Instructions to follow: Copy the lines of the material word for word, starting at the line that contains "In this image, would" and ending after the line that contains "13.2 metres".

Rows from a dataset on spatial reasoning:
■ ■ ■
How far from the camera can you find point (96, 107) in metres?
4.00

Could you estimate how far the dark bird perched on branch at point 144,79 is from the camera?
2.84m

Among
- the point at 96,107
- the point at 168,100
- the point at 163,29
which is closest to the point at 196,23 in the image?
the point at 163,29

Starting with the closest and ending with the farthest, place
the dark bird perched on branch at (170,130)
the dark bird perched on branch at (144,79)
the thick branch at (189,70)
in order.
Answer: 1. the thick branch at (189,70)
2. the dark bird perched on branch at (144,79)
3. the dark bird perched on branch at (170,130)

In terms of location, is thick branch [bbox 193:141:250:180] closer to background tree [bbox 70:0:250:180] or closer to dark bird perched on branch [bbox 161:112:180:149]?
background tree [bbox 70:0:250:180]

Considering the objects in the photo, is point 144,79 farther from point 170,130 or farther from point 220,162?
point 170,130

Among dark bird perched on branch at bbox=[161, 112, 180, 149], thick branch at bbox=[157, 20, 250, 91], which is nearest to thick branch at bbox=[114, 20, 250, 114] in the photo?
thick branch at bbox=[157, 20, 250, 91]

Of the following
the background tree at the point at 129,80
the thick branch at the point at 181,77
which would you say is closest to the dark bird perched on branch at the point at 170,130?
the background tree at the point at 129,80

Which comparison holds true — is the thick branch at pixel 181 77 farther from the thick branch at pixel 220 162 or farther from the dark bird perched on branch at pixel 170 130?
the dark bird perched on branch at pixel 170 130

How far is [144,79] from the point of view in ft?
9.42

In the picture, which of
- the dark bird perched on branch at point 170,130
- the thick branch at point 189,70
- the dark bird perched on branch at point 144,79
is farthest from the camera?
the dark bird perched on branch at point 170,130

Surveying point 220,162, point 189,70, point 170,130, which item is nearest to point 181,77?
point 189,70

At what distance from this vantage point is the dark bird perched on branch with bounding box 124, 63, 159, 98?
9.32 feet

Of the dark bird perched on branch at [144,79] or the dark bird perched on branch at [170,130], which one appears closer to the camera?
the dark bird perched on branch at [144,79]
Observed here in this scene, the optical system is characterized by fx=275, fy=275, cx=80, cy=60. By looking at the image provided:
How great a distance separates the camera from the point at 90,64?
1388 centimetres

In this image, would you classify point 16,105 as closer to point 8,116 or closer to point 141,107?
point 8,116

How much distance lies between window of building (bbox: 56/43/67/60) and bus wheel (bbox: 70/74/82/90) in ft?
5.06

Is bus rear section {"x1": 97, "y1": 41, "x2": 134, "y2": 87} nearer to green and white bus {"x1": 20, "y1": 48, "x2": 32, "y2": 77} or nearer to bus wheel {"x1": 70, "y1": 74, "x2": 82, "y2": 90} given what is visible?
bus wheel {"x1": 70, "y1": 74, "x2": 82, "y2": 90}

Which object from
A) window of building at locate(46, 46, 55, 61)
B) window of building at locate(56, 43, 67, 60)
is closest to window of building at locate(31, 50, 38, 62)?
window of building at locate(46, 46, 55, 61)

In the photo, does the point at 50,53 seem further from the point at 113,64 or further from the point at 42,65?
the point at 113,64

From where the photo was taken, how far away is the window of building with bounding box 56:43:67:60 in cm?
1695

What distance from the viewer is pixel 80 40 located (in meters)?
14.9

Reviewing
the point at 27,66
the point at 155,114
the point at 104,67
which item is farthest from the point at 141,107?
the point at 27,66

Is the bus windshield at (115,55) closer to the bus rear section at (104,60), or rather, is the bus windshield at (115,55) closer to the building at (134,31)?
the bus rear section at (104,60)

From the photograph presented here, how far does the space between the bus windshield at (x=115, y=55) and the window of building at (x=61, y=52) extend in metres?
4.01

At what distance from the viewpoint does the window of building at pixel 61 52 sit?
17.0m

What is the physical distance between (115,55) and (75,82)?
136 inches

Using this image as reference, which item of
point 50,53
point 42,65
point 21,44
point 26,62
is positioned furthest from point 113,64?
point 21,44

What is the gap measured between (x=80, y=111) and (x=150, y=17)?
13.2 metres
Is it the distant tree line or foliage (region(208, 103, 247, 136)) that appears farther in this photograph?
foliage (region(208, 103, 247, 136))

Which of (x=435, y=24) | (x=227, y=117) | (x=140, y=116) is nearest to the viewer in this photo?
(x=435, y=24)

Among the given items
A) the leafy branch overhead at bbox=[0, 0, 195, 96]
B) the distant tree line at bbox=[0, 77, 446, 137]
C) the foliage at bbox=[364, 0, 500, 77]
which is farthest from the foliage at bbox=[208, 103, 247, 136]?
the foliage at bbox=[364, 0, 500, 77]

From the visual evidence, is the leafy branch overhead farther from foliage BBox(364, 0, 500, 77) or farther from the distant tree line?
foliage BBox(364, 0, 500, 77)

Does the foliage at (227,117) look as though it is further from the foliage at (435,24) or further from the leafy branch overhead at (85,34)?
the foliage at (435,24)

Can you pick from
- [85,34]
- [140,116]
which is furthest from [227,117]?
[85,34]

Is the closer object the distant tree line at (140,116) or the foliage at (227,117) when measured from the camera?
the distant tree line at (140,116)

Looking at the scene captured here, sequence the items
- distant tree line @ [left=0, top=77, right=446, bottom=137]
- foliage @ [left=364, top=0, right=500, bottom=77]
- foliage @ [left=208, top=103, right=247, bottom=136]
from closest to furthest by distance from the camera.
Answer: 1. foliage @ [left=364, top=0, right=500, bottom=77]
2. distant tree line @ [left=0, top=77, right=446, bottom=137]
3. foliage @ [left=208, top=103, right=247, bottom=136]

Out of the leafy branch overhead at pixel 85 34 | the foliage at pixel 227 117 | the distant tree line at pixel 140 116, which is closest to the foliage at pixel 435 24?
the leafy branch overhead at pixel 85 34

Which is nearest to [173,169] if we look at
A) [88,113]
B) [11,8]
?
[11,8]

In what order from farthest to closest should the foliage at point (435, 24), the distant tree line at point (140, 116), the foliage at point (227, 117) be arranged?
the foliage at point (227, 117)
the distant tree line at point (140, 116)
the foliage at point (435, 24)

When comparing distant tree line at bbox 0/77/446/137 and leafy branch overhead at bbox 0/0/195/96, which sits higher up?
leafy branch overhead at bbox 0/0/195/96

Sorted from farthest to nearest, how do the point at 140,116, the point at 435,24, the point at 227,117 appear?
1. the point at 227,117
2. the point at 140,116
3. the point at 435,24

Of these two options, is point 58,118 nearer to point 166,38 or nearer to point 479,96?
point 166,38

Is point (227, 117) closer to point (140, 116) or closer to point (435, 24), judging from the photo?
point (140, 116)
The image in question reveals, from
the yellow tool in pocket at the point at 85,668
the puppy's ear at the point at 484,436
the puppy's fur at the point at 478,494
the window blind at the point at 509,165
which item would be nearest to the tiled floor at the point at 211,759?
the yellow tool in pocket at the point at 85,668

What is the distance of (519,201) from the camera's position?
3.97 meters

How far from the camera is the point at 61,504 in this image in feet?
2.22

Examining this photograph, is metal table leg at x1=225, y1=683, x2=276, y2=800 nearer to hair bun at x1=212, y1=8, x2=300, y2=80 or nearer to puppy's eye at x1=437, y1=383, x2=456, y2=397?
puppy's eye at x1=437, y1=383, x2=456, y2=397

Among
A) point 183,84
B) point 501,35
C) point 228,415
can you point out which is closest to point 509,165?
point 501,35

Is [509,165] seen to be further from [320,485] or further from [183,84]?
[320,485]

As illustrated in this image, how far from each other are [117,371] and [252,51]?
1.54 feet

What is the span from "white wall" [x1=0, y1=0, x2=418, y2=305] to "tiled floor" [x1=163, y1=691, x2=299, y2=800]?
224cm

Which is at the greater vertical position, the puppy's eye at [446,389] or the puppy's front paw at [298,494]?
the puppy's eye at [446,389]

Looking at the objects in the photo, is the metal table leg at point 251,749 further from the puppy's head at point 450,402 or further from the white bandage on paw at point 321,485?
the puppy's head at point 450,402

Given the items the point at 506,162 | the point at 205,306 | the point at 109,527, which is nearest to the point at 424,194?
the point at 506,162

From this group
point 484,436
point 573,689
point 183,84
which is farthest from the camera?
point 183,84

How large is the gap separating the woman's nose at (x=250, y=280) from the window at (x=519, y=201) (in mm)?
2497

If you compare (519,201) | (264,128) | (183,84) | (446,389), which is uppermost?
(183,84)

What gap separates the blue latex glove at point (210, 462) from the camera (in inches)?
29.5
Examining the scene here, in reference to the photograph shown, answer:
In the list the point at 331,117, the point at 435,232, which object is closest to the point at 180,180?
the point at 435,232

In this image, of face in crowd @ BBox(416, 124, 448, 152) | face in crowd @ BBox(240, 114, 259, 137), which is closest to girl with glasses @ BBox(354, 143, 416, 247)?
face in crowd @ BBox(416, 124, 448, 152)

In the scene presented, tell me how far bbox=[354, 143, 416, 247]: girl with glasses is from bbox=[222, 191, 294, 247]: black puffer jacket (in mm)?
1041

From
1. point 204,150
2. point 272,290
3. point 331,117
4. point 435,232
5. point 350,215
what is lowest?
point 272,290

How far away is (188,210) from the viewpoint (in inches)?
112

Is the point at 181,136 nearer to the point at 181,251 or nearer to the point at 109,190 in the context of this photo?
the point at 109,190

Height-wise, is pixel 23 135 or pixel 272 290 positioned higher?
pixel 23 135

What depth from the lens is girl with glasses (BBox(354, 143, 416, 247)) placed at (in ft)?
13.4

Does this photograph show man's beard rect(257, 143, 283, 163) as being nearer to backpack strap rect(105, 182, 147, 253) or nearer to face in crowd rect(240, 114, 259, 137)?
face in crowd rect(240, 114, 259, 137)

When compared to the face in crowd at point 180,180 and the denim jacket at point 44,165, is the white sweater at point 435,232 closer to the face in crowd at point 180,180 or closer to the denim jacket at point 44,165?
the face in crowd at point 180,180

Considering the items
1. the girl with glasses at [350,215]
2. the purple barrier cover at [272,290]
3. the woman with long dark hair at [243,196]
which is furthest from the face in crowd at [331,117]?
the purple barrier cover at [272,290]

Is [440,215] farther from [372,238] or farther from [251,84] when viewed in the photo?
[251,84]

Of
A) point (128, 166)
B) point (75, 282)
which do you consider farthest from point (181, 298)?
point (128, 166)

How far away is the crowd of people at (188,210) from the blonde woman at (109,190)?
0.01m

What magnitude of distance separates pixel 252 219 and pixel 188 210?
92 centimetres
■ ■ ■
Result for this exercise:
In this image, would you classify point 16,105 as closer to point 8,116 or closer to point 141,107?
point 8,116

How much distance lies between window of building (bbox: 56/43/67/60) and bus wheel (bbox: 70/74/82/90) in ft?
5.06

Is bus rear section {"x1": 97, "y1": 41, "x2": 134, "y2": 87} nearer to green and white bus {"x1": 20, "y1": 48, "x2": 32, "y2": 77} or nearer to bus wheel {"x1": 70, "y1": 74, "x2": 82, "y2": 90} given what is visible?
bus wheel {"x1": 70, "y1": 74, "x2": 82, "y2": 90}

Which object from
A) window of building at locate(46, 46, 55, 61)
B) window of building at locate(56, 43, 67, 60)
is closest to window of building at locate(31, 50, 38, 62)?
window of building at locate(46, 46, 55, 61)

In the photo, does the point at 50,53 seem further from the point at 113,64 or further from the point at 42,65?
the point at 113,64

From where the photo was taken, how far away is the window of building with bounding box 56:43:67:60 in cm?
1695

What distance from the viewer is pixel 80 40 located (in meters)?
14.9

Reviewing
the point at 27,66
the point at 155,114
the point at 104,67
which item is farthest from the point at 141,107?
the point at 27,66

Is the bus windshield at (115,55) closer to the bus rear section at (104,60), or rather, is the bus windshield at (115,55) closer to the building at (134,31)?
the bus rear section at (104,60)

From the photograph presented here, how far does the space between the bus windshield at (x=115, y=55) and the window of building at (x=61, y=52) extend in metres?
4.01

At what distance from the viewpoint does the window of building at pixel 61 52 sit?
17.0m

What is the physical distance between (115,55) and (75,82)?
136 inches

Using this image as reference, which item of
point 50,53
point 42,65
point 21,44
point 26,62
is positioned furthest from point 113,64?
point 21,44

What is the gap measured between (x=80, y=111) and (x=150, y=17)?
13.2 metres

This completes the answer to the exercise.